History
Development of the system started at Televa, the Finnish state owned telecom equipment producer in the early 1970s, under the leadership of Keijo Olkkola.
The first order was received in 1973 for a 100 subscriber local exchange for the small and remote island community of Houtskär, to be delivered in 1979. After the first installation in 1982, the DX 200 captured a 50% share of the Finnish fixed line exchange market.
The exchange's modular design and development of microprocessors technology enabled a gradual increase in the system's capacity. By 1987 the installation base had grown to 400,000 subscriber lines. Early export markets included China, Nepal, United Arab Emirates, Sri Lanka, Sweden, Turkey and the Soviet Union. In 1984 development of a version of the exchange for the Nordic Mobile Telephone network was started.
In 1991 the world's first GSM call was made using Nokia devices.
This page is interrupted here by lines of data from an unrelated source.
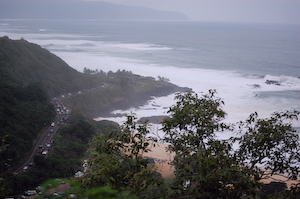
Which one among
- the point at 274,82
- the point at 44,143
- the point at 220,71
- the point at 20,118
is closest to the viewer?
the point at 44,143

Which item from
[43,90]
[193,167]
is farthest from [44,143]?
[193,167]

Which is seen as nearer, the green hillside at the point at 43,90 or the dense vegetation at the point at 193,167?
the dense vegetation at the point at 193,167

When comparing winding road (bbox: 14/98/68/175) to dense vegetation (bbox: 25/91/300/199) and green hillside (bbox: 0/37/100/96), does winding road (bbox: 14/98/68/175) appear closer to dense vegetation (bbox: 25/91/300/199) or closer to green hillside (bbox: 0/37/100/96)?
green hillside (bbox: 0/37/100/96)

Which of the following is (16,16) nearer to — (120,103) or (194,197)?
(120,103)

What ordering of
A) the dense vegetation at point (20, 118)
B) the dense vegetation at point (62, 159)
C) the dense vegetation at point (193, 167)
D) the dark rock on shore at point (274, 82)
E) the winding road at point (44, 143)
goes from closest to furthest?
the dense vegetation at point (193, 167) < the dense vegetation at point (62, 159) < the winding road at point (44, 143) < the dense vegetation at point (20, 118) < the dark rock on shore at point (274, 82)

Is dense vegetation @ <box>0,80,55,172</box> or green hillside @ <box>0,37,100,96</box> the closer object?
dense vegetation @ <box>0,80,55,172</box>

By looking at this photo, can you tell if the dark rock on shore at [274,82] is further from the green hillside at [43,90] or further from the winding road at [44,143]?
the winding road at [44,143]

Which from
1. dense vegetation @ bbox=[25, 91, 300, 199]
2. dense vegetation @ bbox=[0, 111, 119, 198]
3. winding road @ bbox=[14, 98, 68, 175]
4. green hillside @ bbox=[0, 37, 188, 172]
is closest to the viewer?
dense vegetation @ bbox=[25, 91, 300, 199]

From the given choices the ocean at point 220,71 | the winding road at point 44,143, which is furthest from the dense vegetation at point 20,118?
the ocean at point 220,71

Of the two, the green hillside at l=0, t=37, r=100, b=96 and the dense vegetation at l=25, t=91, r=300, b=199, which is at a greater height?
the green hillside at l=0, t=37, r=100, b=96

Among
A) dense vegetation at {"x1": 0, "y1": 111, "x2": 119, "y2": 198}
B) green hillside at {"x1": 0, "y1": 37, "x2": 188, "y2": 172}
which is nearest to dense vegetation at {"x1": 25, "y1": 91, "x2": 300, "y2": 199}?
dense vegetation at {"x1": 0, "y1": 111, "x2": 119, "y2": 198}

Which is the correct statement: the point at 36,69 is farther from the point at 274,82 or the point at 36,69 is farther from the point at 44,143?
the point at 274,82

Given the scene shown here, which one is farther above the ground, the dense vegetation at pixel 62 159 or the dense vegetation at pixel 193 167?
the dense vegetation at pixel 193 167
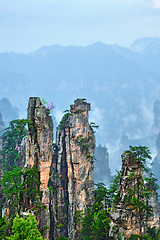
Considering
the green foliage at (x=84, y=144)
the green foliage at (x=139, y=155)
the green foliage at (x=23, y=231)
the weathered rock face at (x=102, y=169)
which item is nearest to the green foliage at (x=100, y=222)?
the green foliage at (x=139, y=155)

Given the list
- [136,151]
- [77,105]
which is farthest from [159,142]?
[136,151]

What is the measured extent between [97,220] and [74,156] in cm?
1090

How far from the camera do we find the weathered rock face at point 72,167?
109 ft

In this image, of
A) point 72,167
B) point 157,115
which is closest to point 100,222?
point 72,167

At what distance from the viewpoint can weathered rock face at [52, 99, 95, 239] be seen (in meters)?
33.4

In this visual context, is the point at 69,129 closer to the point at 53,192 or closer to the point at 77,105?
the point at 77,105

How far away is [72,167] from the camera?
34.5 meters

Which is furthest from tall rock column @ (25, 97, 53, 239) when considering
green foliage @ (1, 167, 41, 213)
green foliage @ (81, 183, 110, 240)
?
green foliage @ (81, 183, 110, 240)

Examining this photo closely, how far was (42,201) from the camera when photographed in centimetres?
2602

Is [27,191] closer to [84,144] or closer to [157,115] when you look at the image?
[84,144]

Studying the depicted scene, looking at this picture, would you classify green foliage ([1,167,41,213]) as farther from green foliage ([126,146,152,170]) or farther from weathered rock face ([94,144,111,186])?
weathered rock face ([94,144,111,186])

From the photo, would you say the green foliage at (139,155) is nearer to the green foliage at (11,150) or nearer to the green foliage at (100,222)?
the green foliage at (100,222)

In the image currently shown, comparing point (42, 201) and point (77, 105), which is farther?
point (77, 105)

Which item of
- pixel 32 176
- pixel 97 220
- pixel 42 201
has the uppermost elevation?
pixel 32 176
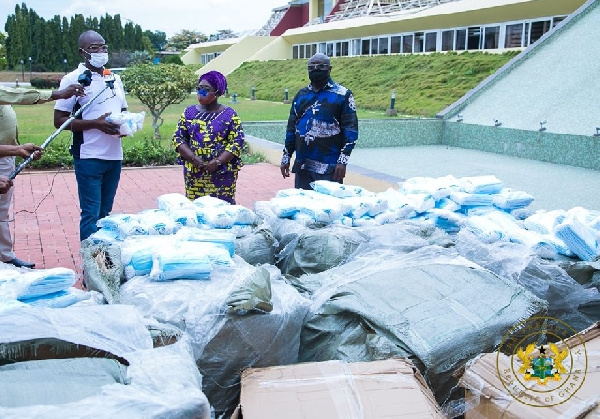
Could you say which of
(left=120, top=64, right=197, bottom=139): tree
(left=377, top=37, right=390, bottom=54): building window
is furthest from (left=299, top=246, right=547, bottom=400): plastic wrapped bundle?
(left=377, top=37, right=390, bottom=54): building window

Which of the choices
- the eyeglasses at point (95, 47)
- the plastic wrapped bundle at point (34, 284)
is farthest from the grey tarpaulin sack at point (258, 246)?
the eyeglasses at point (95, 47)

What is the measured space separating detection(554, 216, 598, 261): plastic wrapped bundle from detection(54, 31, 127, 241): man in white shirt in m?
2.82

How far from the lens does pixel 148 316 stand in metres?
2.10

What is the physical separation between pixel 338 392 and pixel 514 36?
22653 millimetres

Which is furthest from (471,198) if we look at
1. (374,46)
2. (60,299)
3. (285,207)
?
(374,46)

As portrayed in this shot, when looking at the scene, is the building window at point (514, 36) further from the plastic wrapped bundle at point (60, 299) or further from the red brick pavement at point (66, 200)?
the plastic wrapped bundle at point (60, 299)

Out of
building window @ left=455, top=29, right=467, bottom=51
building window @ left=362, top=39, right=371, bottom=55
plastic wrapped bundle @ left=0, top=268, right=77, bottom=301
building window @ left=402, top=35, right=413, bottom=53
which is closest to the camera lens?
plastic wrapped bundle @ left=0, top=268, right=77, bottom=301

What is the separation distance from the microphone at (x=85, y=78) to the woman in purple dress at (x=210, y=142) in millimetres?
704

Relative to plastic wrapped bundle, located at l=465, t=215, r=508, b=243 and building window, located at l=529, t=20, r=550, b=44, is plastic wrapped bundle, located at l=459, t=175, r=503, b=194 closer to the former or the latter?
plastic wrapped bundle, located at l=465, t=215, r=508, b=243

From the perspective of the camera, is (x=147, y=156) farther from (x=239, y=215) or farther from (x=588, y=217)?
(x=588, y=217)

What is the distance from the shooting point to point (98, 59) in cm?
407

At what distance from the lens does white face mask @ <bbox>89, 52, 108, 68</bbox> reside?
4043 millimetres

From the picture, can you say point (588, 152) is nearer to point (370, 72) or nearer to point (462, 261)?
point (462, 261)

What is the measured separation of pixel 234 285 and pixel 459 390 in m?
0.90
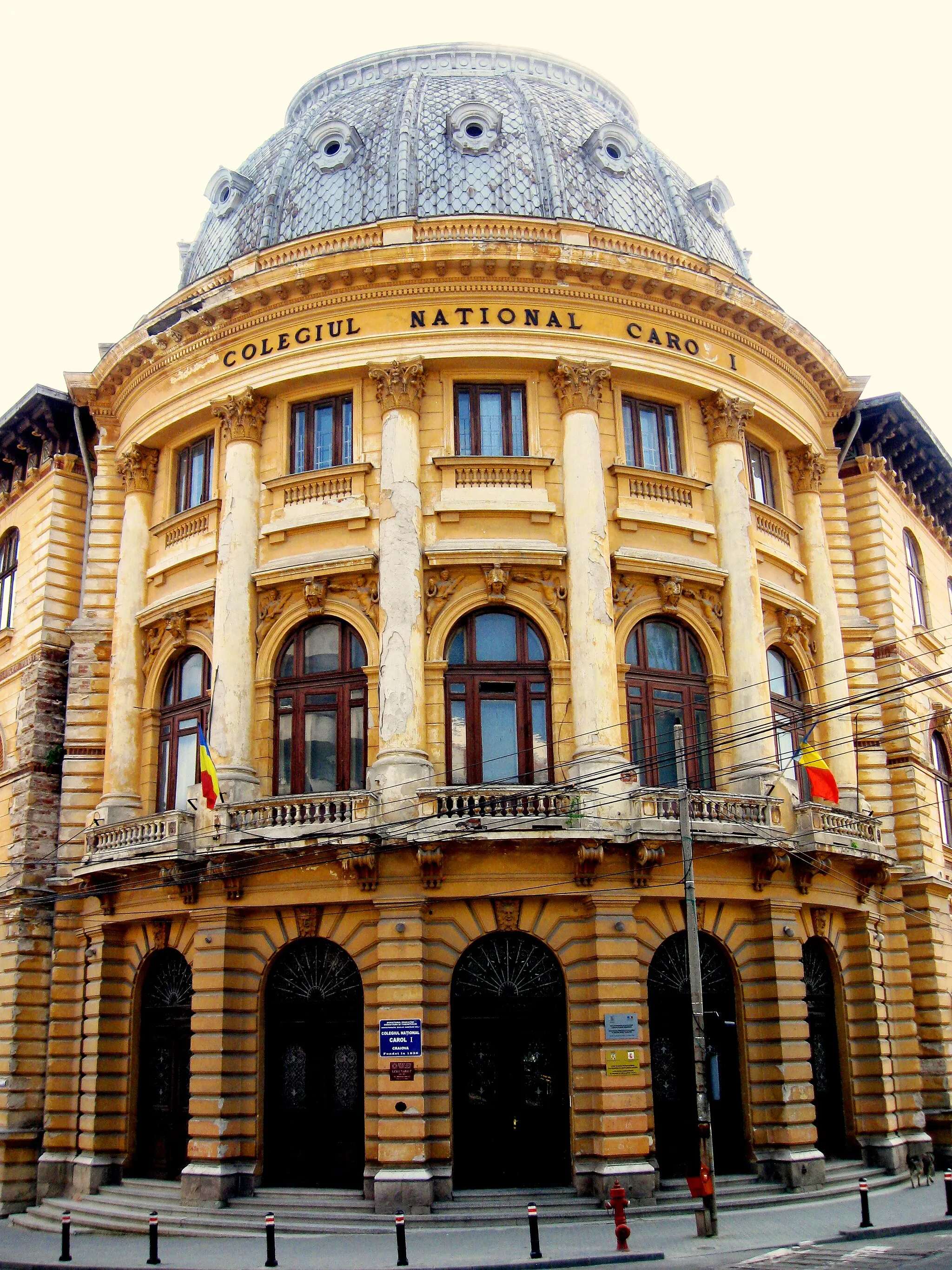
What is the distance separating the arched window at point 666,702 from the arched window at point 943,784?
958cm

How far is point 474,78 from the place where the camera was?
1303 inches

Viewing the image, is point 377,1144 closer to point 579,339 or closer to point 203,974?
point 203,974

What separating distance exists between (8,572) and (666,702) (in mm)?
18972

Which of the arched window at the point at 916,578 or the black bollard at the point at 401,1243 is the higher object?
the arched window at the point at 916,578

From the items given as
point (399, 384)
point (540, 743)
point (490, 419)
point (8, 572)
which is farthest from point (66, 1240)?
point (8, 572)

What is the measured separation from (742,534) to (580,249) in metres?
7.05

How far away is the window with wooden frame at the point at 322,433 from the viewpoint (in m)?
26.9

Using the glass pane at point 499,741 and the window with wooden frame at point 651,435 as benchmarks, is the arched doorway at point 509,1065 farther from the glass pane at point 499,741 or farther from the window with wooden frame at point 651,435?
the window with wooden frame at point 651,435

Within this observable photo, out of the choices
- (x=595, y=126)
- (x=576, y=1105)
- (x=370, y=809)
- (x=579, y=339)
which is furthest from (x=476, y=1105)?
(x=595, y=126)

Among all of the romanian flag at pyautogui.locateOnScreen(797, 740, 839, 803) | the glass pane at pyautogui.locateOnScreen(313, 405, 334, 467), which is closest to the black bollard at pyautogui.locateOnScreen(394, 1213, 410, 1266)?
the romanian flag at pyautogui.locateOnScreen(797, 740, 839, 803)

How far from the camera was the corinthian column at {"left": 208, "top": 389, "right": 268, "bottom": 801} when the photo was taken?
24.9 meters

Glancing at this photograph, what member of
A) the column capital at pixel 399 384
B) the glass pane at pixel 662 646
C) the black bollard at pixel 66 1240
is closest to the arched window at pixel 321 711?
the column capital at pixel 399 384

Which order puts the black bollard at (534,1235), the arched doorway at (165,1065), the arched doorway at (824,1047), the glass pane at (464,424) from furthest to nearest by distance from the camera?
the glass pane at (464,424) → the arched doorway at (824,1047) → the arched doorway at (165,1065) → the black bollard at (534,1235)

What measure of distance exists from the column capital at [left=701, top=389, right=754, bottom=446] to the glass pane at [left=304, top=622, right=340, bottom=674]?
9671mm
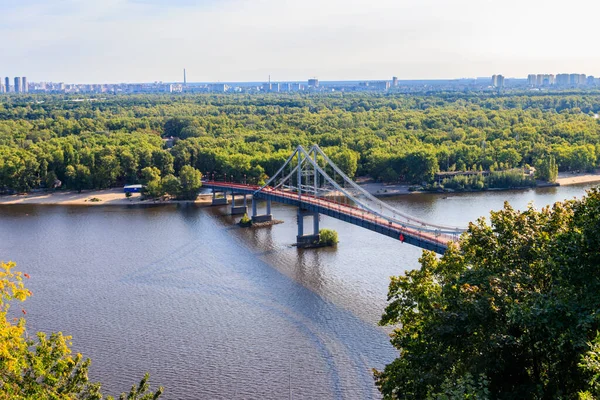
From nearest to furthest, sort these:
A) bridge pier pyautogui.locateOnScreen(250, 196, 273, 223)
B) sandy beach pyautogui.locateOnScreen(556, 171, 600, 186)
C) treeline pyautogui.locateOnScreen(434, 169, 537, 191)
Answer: bridge pier pyautogui.locateOnScreen(250, 196, 273, 223) → treeline pyautogui.locateOnScreen(434, 169, 537, 191) → sandy beach pyautogui.locateOnScreen(556, 171, 600, 186)

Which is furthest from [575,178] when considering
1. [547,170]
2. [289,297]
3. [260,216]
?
[289,297]

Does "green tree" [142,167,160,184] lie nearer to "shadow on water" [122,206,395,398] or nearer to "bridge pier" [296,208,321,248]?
"shadow on water" [122,206,395,398]

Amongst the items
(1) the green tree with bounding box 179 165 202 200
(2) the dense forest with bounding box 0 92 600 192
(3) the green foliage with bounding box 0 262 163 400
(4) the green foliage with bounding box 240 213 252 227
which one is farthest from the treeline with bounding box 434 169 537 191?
(3) the green foliage with bounding box 0 262 163 400

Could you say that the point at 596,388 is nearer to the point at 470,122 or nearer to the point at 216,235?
the point at 216,235

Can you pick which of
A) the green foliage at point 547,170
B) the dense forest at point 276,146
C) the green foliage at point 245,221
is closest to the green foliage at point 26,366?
the green foliage at point 245,221

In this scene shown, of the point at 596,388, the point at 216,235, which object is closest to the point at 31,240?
the point at 216,235

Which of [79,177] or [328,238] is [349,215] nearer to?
[328,238]
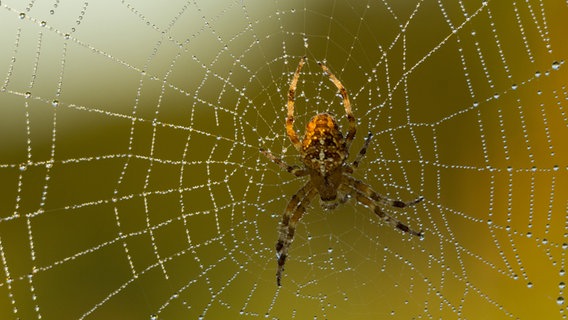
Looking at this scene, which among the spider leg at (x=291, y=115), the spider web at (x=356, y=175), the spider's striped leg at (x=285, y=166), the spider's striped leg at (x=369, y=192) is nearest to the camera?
the spider leg at (x=291, y=115)

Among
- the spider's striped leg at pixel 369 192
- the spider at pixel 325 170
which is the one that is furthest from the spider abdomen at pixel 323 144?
the spider's striped leg at pixel 369 192

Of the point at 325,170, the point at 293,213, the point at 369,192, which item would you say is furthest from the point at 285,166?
the point at 369,192

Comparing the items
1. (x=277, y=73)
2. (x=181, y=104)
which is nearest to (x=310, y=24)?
(x=181, y=104)

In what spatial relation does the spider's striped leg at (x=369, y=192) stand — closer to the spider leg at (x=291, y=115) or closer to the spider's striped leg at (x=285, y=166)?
the spider's striped leg at (x=285, y=166)

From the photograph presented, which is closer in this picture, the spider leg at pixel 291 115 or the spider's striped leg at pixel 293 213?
the spider leg at pixel 291 115

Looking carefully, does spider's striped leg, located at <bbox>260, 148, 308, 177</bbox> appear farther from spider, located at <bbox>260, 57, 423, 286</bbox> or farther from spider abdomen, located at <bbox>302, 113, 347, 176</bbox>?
spider abdomen, located at <bbox>302, 113, 347, 176</bbox>

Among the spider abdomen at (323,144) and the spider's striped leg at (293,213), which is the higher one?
the spider abdomen at (323,144)
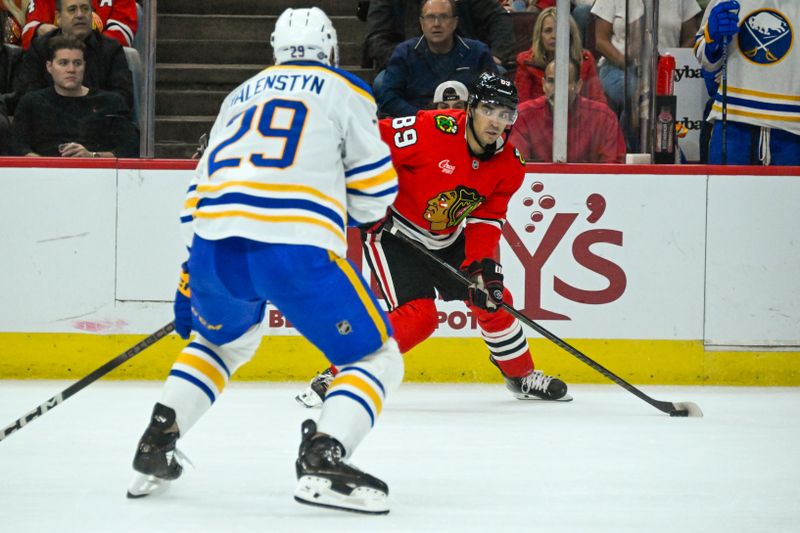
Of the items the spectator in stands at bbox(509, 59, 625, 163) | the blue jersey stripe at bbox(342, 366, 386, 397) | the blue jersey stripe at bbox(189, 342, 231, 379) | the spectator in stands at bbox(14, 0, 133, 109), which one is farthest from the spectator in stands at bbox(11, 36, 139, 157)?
the blue jersey stripe at bbox(342, 366, 386, 397)

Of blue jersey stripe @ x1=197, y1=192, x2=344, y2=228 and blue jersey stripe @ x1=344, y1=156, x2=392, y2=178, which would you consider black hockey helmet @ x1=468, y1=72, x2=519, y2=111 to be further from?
blue jersey stripe @ x1=197, y1=192, x2=344, y2=228

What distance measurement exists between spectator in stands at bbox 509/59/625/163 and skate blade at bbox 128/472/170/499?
2629 millimetres

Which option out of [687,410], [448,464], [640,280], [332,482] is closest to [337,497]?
[332,482]

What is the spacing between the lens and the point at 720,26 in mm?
5191

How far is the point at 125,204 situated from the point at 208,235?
236 centimetres

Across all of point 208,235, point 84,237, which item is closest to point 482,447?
point 208,235

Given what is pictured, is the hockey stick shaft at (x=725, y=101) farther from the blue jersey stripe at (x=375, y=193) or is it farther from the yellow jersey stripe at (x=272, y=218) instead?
the yellow jersey stripe at (x=272, y=218)

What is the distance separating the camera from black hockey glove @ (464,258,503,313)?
4113 millimetres

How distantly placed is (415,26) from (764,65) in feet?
4.93

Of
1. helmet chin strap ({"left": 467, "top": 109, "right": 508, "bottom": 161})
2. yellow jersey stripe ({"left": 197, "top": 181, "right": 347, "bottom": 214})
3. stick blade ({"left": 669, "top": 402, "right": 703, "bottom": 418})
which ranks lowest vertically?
stick blade ({"left": 669, "top": 402, "right": 703, "bottom": 418})

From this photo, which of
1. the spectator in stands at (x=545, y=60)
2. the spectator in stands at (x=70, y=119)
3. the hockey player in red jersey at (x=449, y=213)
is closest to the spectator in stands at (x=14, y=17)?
the spectator in stands at (x=70, y=119)

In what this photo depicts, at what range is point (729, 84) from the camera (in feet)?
17.4

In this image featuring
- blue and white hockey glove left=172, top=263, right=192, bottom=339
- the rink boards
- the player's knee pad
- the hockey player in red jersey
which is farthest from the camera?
the rink boards

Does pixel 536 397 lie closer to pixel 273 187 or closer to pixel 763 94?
pixel 763 94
Core network components were based on DX 200 platform.
In 2005 DX 200 based VoIP server was provided to Finnish operator Saunalahti, providing state of the art fixed-mobile convergence solution. This is a prime example on how well DX 200 is suitable for internet server development and the overall flexibility of the whole DX 200 platform.
In 2009 world’s first voice calls in LTE networks using commercial, 3GPP-standardized user and network equipment.